▶ [Record excerpts]

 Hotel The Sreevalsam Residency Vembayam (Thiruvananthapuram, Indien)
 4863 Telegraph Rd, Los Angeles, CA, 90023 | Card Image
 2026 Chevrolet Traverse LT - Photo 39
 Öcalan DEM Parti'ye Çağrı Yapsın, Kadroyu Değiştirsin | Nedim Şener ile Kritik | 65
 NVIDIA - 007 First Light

---

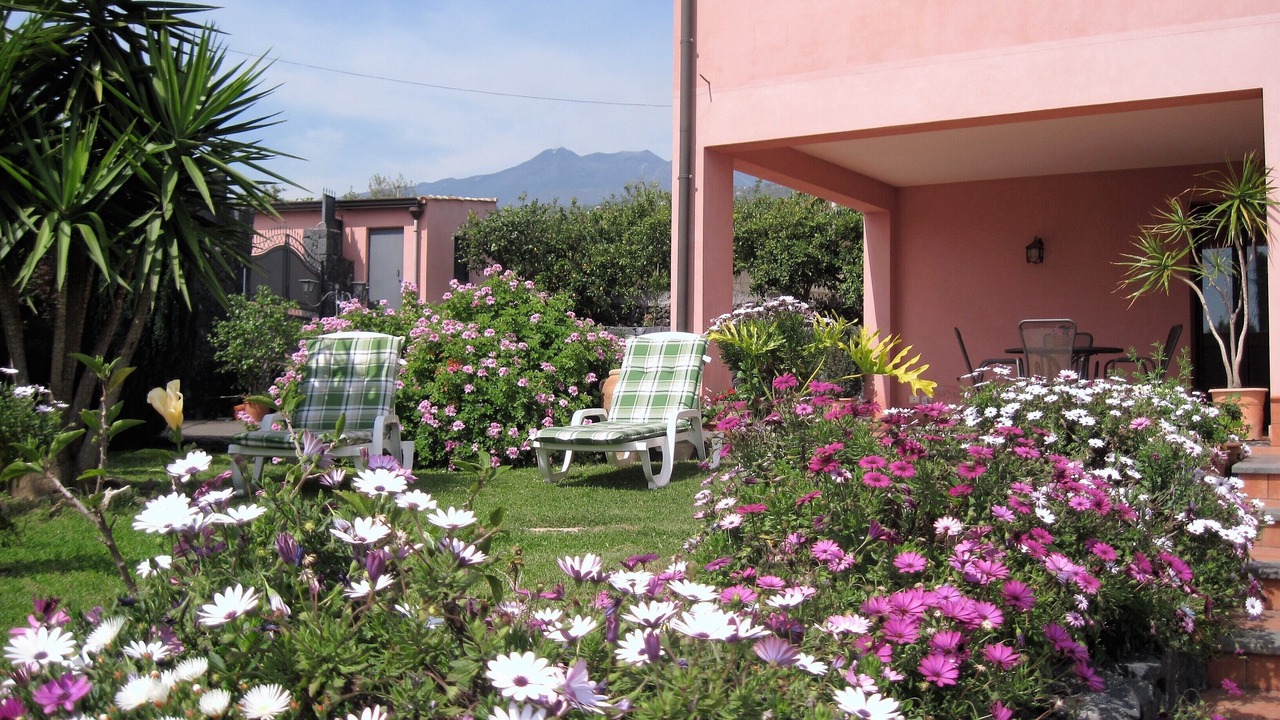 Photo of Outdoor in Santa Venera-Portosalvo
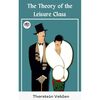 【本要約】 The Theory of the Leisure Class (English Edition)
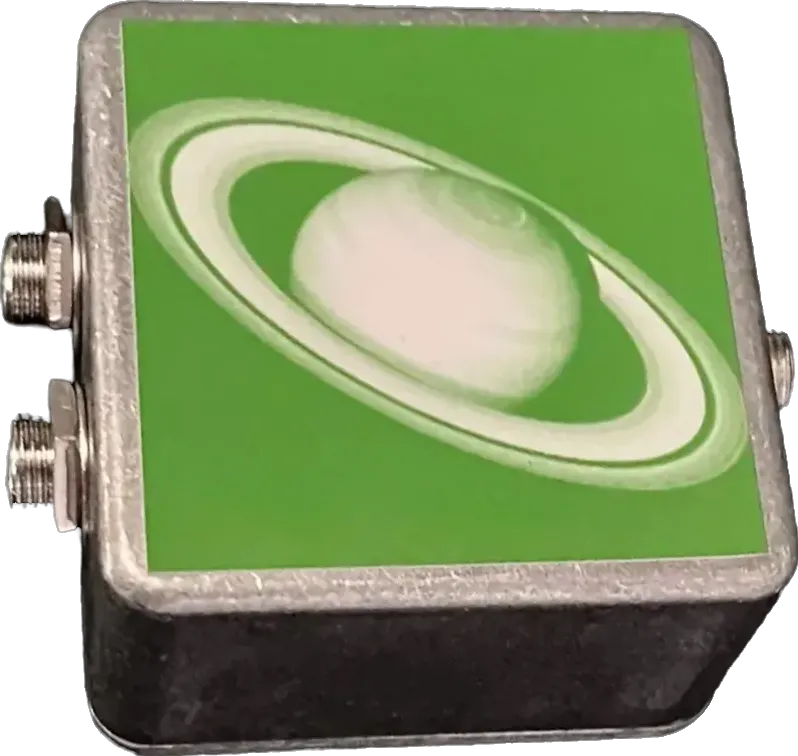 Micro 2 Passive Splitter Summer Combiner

...

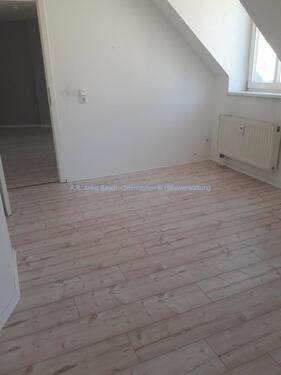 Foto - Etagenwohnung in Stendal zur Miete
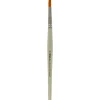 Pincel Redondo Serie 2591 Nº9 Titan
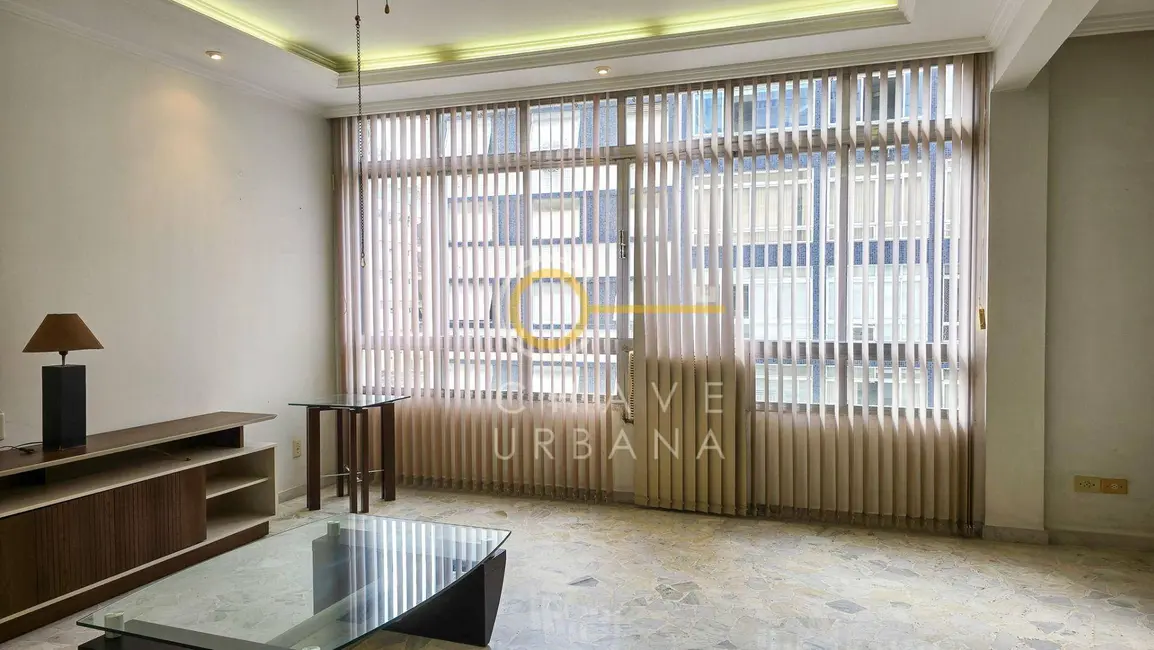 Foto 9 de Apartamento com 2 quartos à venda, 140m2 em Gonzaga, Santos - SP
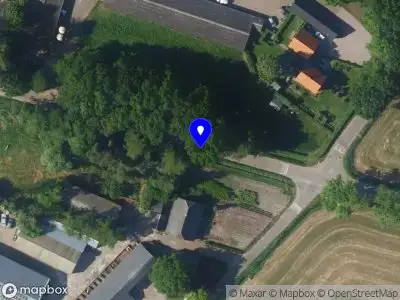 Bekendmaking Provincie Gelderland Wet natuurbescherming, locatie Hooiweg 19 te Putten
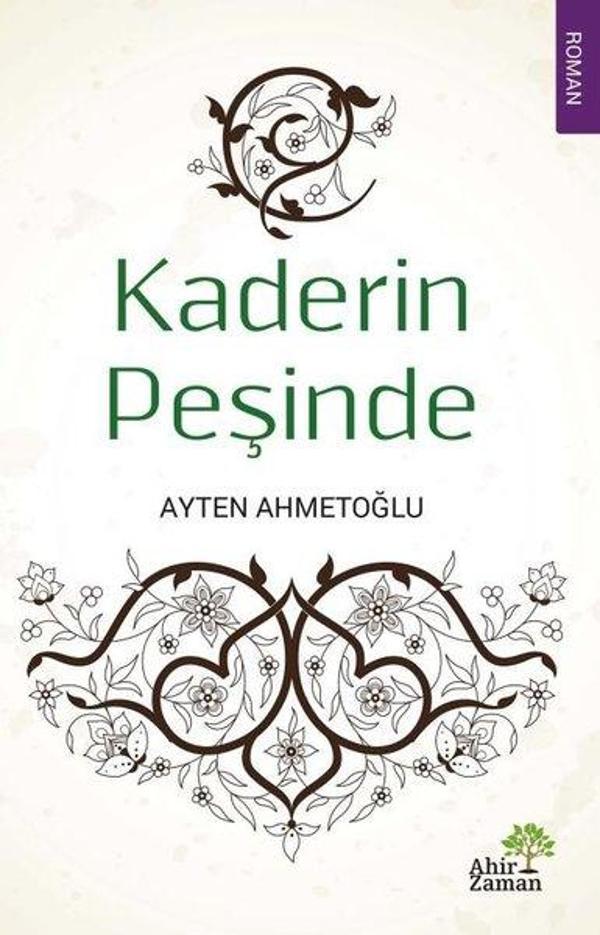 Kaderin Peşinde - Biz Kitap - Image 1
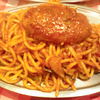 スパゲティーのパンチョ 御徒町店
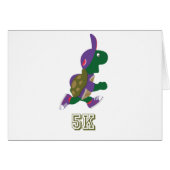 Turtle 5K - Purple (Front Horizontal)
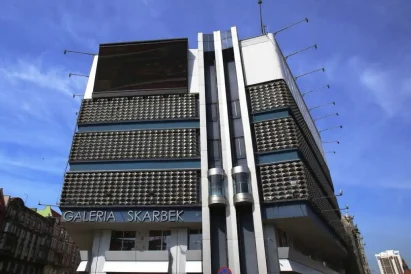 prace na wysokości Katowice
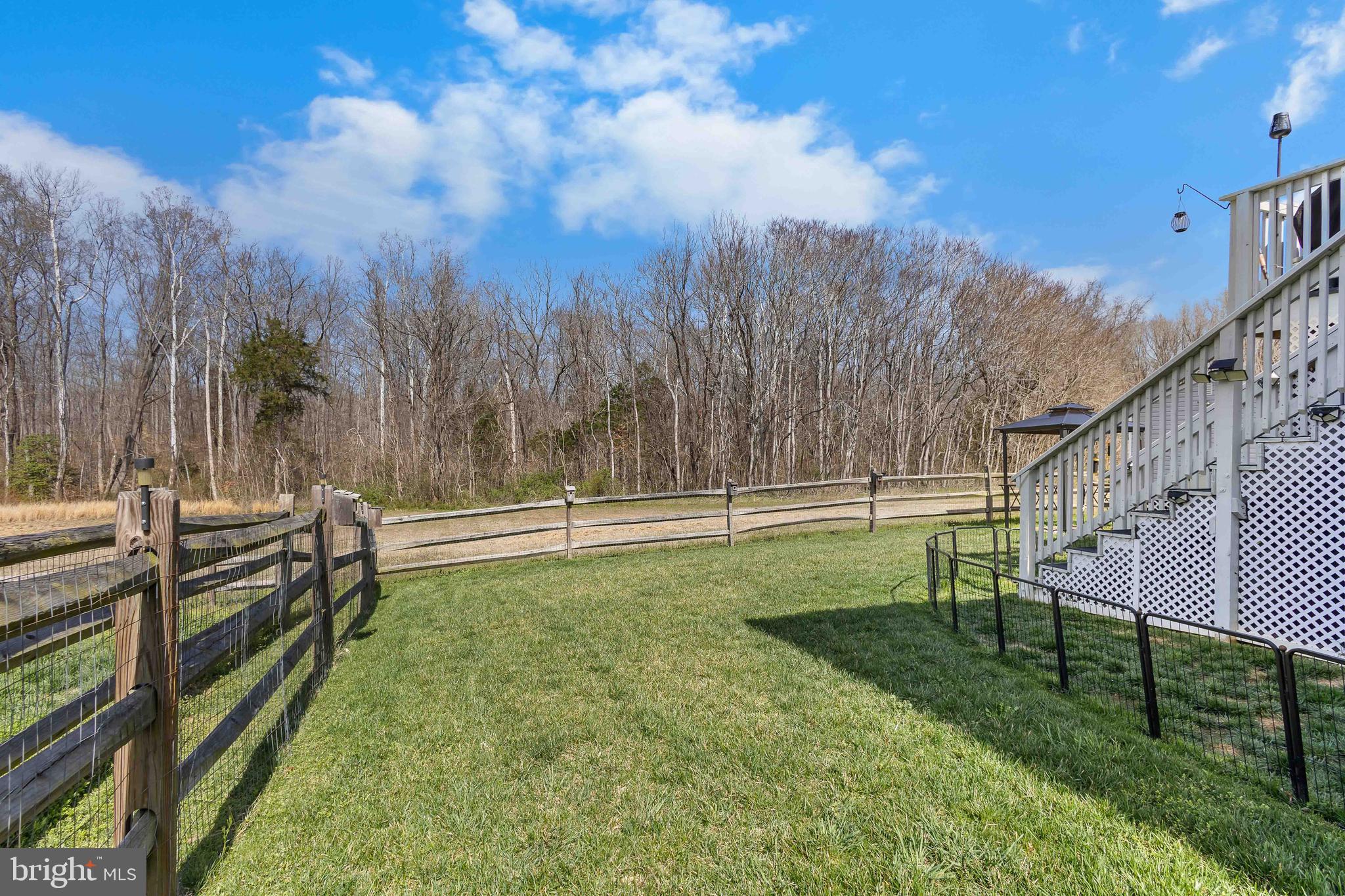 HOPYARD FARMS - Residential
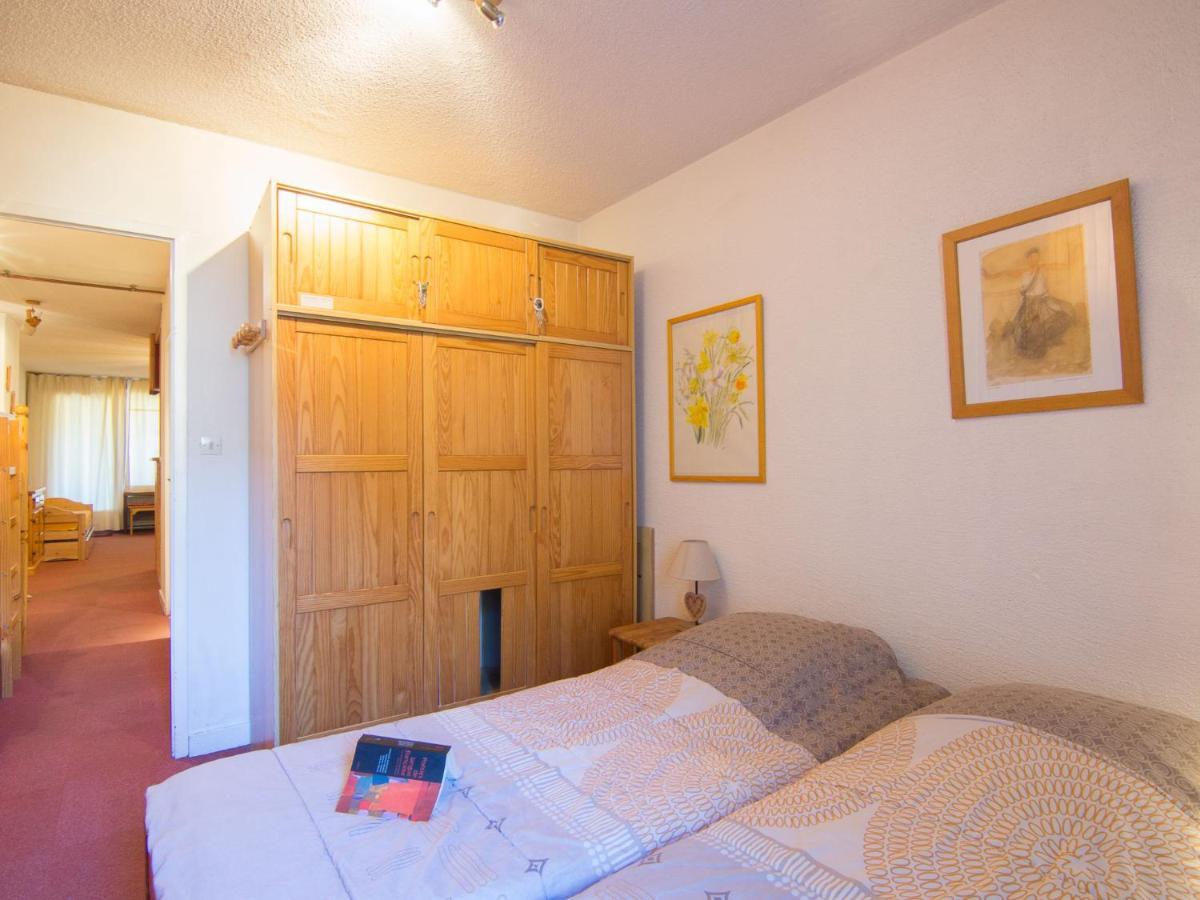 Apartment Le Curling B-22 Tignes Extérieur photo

▶ [Exercise goal] Retype the entries word for word, beginning with the line that contains "Foto - Etagenwohnung in Stendal zur Miete" and continuing through the line that contains "Apartment Le Curling", including both of those lines. Omit the pictures from your answer.

▶ [Output below]
 Foto - Etagenwohnung in Stendal zur Miete
 Pincel Redondo Serie 2591 Nº9 Titan
 Foto 9 de Apartamento com 2 quartos à venda, 140m2 em Gonzaga, Santos - SP
 Bekendmaking Provincie Gelderland Wet natuurbescherming, locatie Hooiweg 19 te Putten
 Kaderin Peşinde - Biz Kitap - Image 1
 スパゲティーのパンチョ 御徒町店
 Turtle 5K - Purple (Front Horizontal)
 prace na wysokości Katowice
 HOPYARD FARMS - Residential
 Apartment Le Curling B-22 Tignes Extérieur photo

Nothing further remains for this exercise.